TEXT SHOWN:

Keywords

1 Introduction

In video coding, the rate-distortion (R-D) function model is widely employed for rate control and mode decision. Several R-D models for DCT-based video coding have been proposed in the literature [1]. Accurately calculating R and D will cost video encoder high computation complexity especially in the latest HEVC coders with computation-intensive RDOQ and CABAC entropy codec. Developing fast estimation model for R and D had attracted intensive research interests in the past twenty years. Quantization directly determine the coding distortion and rate consumption. Thus, some works explore rate distortion models as function of quantization parameter. Some works explore the relationship between RD models with the percentage of zero-quantized coefficients denoted by ρ. ρ-domain modeling or q-domain modeling are two typical rate distortion modelling methods. Relatively, ρ-domain modeling can more accurately describe the microcosmic characteristics of CABAC in terms of accurate R estimation. Several works had also verified that ρ has a critical effect on the coding bit rate R, especially at low bit rates [2].

CHALLENGES:
(1) Collect every line of the records that contains the string "listed", matching case exactly.
(2) Extend the passage on rate-distortion modeling in video coding, picking up after its final sentence.

DATA PROVIDED:
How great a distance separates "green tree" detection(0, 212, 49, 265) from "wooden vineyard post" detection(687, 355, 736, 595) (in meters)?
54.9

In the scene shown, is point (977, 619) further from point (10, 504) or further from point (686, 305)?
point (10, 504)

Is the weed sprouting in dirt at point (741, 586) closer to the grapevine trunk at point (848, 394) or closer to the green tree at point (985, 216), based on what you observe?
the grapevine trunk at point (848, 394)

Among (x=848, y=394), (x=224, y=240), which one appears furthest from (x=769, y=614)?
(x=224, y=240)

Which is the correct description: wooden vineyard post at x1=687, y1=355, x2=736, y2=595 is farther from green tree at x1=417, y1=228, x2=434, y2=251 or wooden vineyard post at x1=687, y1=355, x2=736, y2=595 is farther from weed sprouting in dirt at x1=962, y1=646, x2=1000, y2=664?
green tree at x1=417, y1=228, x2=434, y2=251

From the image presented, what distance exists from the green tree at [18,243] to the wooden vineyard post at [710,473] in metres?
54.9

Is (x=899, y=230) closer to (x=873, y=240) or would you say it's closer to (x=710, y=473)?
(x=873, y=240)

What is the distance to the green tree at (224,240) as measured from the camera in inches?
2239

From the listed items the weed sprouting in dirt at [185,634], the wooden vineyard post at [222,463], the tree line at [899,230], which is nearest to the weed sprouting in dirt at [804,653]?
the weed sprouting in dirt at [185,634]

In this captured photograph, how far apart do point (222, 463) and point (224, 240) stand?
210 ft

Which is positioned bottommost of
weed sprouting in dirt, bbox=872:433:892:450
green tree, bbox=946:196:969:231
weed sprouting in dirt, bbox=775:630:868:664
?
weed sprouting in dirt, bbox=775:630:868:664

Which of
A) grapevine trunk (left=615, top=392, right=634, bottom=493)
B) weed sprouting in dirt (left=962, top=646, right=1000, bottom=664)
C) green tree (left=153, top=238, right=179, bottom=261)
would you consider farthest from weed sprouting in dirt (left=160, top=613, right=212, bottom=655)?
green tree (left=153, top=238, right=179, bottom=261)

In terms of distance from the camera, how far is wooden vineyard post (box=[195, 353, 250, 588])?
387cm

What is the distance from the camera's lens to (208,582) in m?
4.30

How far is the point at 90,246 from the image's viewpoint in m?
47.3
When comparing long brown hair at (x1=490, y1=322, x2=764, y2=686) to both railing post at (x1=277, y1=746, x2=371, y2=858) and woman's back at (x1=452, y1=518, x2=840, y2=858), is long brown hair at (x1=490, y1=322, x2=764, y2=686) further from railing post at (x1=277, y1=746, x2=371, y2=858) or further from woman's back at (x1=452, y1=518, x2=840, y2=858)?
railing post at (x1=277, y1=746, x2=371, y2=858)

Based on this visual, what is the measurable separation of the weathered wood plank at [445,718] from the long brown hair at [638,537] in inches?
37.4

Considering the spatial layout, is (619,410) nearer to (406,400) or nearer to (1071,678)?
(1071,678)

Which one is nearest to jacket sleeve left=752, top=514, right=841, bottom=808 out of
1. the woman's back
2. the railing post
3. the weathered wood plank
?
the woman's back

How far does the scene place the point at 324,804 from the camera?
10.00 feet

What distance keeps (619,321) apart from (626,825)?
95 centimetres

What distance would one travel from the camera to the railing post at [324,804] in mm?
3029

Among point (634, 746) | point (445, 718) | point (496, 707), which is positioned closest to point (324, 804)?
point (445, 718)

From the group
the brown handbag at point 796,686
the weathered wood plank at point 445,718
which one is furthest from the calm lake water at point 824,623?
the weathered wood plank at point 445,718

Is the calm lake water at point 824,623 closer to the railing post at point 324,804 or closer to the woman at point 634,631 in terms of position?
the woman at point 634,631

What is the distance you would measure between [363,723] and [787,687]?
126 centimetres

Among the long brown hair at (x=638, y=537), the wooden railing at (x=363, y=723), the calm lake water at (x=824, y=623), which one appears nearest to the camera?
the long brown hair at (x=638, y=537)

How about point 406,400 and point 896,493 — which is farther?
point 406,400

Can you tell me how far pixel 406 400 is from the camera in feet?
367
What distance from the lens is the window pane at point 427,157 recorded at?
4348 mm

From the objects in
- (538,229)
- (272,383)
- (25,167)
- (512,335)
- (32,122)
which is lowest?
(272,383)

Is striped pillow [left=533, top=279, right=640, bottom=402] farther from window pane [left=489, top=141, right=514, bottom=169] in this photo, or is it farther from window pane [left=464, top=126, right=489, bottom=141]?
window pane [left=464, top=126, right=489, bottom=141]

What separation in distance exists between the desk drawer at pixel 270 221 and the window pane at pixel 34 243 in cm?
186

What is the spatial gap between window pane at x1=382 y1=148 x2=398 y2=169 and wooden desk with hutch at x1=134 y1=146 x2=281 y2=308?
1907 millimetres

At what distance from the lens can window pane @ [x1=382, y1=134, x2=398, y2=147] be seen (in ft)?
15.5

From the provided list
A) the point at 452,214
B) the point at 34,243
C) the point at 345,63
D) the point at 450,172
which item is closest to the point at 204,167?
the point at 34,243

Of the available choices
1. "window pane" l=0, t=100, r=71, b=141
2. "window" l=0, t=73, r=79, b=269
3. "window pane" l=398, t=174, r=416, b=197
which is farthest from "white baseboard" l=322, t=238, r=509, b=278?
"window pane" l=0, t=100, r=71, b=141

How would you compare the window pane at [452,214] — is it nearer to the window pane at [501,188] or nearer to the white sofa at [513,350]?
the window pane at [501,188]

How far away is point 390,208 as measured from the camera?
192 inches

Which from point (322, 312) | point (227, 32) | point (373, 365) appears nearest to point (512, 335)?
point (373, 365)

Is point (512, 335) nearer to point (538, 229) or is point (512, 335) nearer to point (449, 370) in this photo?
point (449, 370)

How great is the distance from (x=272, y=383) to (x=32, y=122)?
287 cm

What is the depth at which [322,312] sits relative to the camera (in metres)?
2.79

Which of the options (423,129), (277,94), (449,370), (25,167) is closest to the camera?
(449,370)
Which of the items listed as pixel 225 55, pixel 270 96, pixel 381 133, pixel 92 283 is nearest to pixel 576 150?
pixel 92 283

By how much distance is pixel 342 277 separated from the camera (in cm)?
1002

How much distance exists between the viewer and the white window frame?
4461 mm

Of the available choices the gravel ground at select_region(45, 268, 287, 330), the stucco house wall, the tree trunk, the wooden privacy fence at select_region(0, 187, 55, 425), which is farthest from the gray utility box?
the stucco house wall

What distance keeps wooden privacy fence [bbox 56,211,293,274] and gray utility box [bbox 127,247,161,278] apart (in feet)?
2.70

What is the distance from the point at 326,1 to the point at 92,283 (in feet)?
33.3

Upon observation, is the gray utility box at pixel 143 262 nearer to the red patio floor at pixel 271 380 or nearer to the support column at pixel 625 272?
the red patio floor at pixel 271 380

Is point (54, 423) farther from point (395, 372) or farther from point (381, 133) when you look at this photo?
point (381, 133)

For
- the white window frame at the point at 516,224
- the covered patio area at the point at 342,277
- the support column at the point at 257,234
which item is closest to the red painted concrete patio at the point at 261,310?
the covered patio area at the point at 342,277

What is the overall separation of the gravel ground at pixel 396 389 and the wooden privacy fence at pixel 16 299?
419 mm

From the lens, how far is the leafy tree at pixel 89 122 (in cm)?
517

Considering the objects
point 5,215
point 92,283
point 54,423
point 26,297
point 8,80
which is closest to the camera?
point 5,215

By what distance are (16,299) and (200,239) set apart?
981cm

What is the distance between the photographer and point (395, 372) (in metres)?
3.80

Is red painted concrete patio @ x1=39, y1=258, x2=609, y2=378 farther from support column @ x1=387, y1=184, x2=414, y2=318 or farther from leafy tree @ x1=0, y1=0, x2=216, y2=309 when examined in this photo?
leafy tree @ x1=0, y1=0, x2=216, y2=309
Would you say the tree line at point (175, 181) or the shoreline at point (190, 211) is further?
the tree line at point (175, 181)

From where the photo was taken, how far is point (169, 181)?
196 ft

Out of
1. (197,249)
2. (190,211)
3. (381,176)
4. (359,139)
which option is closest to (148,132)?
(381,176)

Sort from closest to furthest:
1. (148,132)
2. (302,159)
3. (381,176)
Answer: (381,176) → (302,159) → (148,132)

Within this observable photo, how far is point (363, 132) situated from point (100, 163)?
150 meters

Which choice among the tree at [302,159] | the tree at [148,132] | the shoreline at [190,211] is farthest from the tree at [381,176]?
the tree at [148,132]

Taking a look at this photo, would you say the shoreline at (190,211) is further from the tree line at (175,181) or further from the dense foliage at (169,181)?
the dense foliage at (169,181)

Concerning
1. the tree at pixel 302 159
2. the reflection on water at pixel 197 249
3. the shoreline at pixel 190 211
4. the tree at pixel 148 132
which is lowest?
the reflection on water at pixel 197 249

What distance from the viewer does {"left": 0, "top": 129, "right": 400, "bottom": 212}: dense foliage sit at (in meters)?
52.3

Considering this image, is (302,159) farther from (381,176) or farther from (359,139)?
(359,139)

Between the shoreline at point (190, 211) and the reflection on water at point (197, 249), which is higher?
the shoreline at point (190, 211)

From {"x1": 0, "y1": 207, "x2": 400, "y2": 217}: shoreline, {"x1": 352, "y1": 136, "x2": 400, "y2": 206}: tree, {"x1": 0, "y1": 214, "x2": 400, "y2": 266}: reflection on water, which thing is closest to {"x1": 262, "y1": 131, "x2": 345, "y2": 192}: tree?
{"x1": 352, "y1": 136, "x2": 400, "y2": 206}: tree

ANSWERS BELOW:
(1)
From the listed items the weed sprouting in dirt at [185,634], the wooden vineyard post at [222,463], the tree line at [899,230], which is nearest to the weed sprouting in dirt at [804,653]?
Which of the items listed as pixel 225 55, pixel 270 96, pixel 381 133, pixel 92 283 is nearest to pixel 576 150?

(2)
On the other hand, there are great amounts of blocks are quantized to all-zero in the latest HEVC standard, especially at low bit applications. In the latest standard, rate distortion optimization is applied in quantization. In RDO based quantization, quantization consumes high computation complexity due to that the quantizer need to evaluate the distortion and rate for all possible candidate results and select an optimal result in the sense of rate distortion optimization. If we can do all zero block (AZB) detection before using RDO, we can reduce the HEVC coding burden. In the past two decades, there are several AZB detection algorithms reported in the literature [3]. From the viewpoint of target quantization algorithm, these AZB decision algorithm were usually designed for video encodes with HDQ, for example dead-zone quantization, in which RD optimized RDOQ is not supported [3]. Thus, we can establish a ρ model for RDOQ to indirectly implement all-zero block decisions before using RDO.

ρ model is used to estimate the percentage of zero-quantized coefficients, and thus it is highly related with the quantization algorithm adopted in video encoder. There are two typical quantization algorithms in prevailing video encoders, hard-decision quantization (HDQ) such as deadzone and soft-decision quantization (SDQ) such as rate distortion optimized quantization (RDOQ). In HDQ based video encoder, ρ can be easily obtained by simply rounding. However, RDOQ can achieve superior coding rate distortion performance compared with HDQ. It is computation-intensive to calculate ρ in video encoder with RDOQ, in which complicated trellis search is employed. Thus, it is meaningful to develop ρ model for RDOQ based video coding.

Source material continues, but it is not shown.